Chasing down HIPAA violations isn’t just about enforcing compliance, it’s about the government collecting big bucks.
Earlier this year, the U.S. Department of Health and Human Services’ Office of Civil Rights (“OCR”), the branch charged with enforcement of HIPAA’s Privacy and Security Rules, settled with Florida-based Memorial Health System (“MHS”) for $5.5 million.
The charge? Alleged violations of the Privacy and Security Rules arising from the failure to properly control access to patients’ protected health information (“PHI”).
MHS operates six hospitals, an urgent care center, a nursing home, and a variety of ancillary health care facilities. It’s also affiliated with physicians’ offices through a HIPAA Organized Health Care Arrangement.
OCR alleged that the PHI of over 100,000 patients had been impermissibly accessed by MHS employees and impermissibly disclosed to affiliated physicians’ office staff.
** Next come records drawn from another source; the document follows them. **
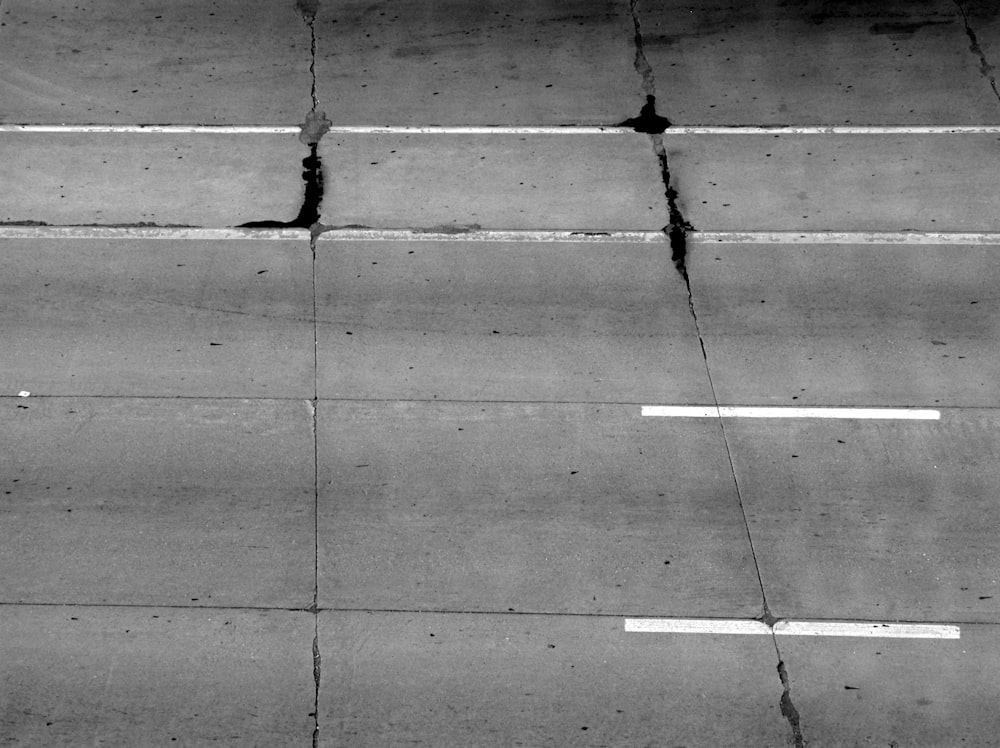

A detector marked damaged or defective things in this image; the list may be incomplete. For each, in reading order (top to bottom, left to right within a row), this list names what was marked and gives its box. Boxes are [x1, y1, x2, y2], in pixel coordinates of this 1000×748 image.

cracked concrete slab [0, 0, 310, 124]
cracked concrete slab [312, 0, 640, 125]
cracked concrete slab [636, 0, 996, 124]
cracked concrete slab [0, 134, 304, 228]
cracked concrete slab [316, 133, 668, 229]
cracked concrete slab [668, 134, 1000, 232]
cracked concrete slab [0, 243, 312, 400]
cracked concrete slab [316, 240, 716, 404]
cracked concrete slab [688, 243, 1000, 406]
cracked concrete slab [0, 398, 314, 608]
cracked concrete slab [316, 404, 760, 620]
cracked concrete slab [724, 410, 1000, 620]
cracked concrete slab [0, 608, 312, 744]
cracked concrete slab [320, 612, 788, 744]
cracked concrete slab [780, 624, 1000, 748]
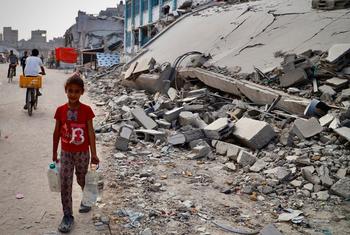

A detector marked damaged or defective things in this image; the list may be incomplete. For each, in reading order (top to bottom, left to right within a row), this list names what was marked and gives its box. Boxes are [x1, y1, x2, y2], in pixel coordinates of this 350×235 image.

broken concrete slab [280, 68, 308, 88]
broken concrete slab [179, 68, 310, 115]
broken concrete slab [132, 107, 158, 129]
broken concrete slab [204, 117, 234, 140]
broken concrete slab [232, 117, 276, 151]
broken concrete slab [290, 117, 322, 140]
broken concrete slab [237, 151, 256, 168]
broken concrete slab [330, 177, 350, 199]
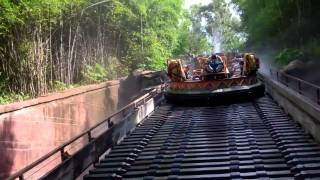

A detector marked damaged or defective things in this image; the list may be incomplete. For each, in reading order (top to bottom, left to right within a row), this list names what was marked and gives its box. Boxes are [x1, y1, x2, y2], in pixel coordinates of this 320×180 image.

rusty metal surface [84, 95, 320, 179]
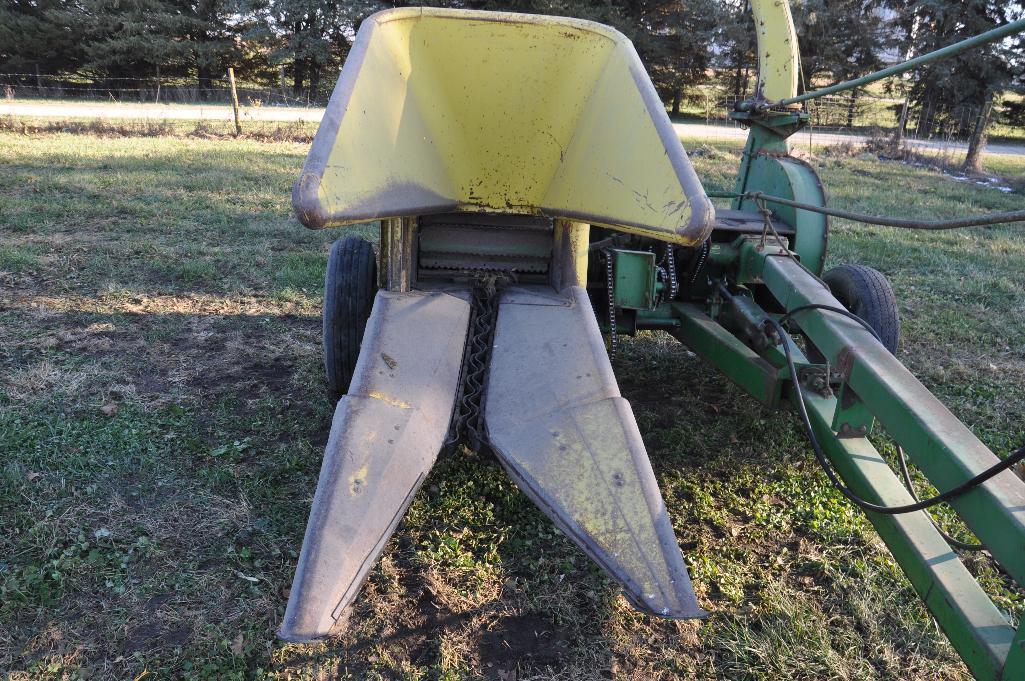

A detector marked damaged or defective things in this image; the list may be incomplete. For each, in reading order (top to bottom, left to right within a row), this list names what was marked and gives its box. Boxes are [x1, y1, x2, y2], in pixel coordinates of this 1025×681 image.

paint chip on yellow metal [293, 7, 713, 247]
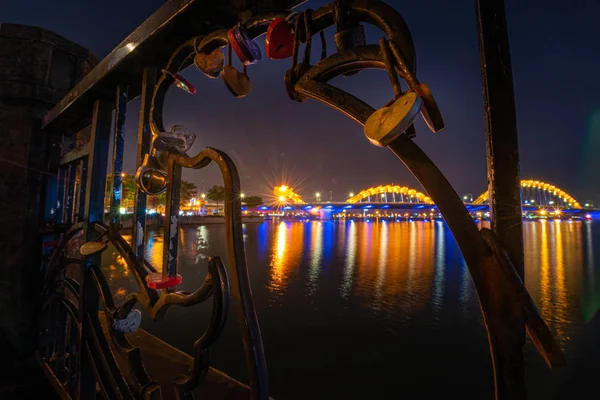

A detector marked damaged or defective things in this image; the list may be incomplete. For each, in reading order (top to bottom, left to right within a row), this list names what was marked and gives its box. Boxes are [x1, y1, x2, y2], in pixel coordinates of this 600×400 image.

rusted metal post [109, 85, 127, 234]
rusted metal post [133, 68, 157, 260]
rusted metal post [474, 1, 524, 398]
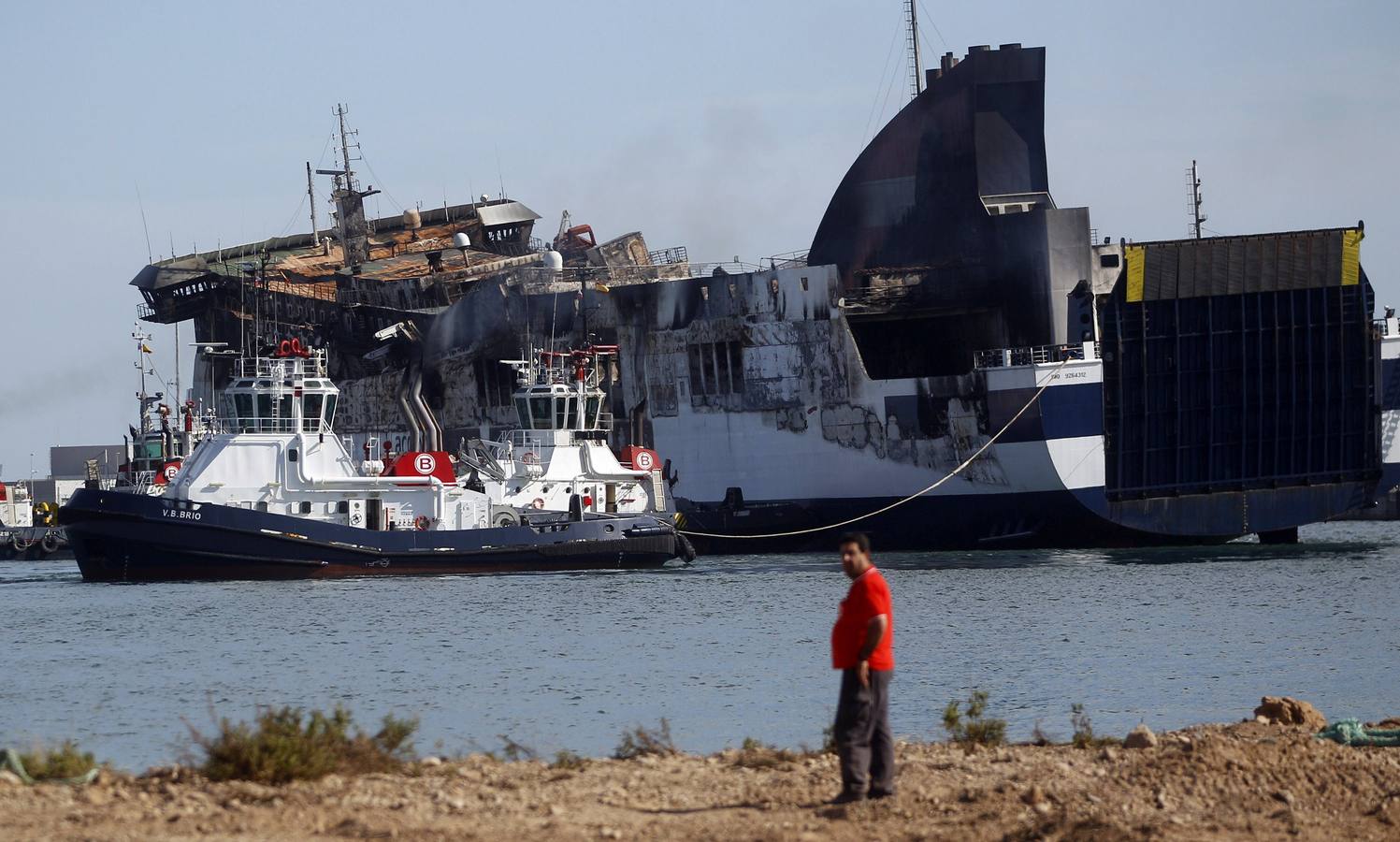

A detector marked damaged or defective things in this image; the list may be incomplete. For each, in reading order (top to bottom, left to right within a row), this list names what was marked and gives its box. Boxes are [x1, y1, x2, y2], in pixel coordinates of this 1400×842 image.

Of those, 80,000 individuals’ PHI had been accessed by a single former employee whose login credentials hadn’t been terminated.
In a Success in Motion video, I previously discussed another OCR settlement, that one involving no alleged actual HIPAA breach, but only a potential breach.
That case involved Saint Elizabeth’s Medical Center, a hospital in Brighton, Massachusetts, that paid over $200,000 to OCR settle. The medical center’s employees were using hundreds of online applications to store or submit patients’ PHI. As a result PHI could have been disclosed.
In fact, it’s been reported that in the average large hospital setting there can be up to 900 cloud-based sharing apps being used by hospital employees. Who even knew there were that many cloud-based sharing applications!
The point here is that no matter what you think about HIPAA compliance, that it’s all make-work or even pure B.S., HIPAA is real and so is its enforcement.
Compliance with the Privacy and Security Rules takes both documentation and (surprise!) actual implementation.
And, it takes a large dose of introspection and auditing. What works in your particular instance, in the context of your ASC, other facility, or medical group? What is actually going on, day-to-day, in terms of PHI access and use among your employees, medical group partners, and subcontractors? Are their actions resulting in actual, or even in potential, HIPAA violations?
Compliance isn’t dry. It’s alive and active. And, the penalties for blowing it off or mistakenly blowing it are substantial.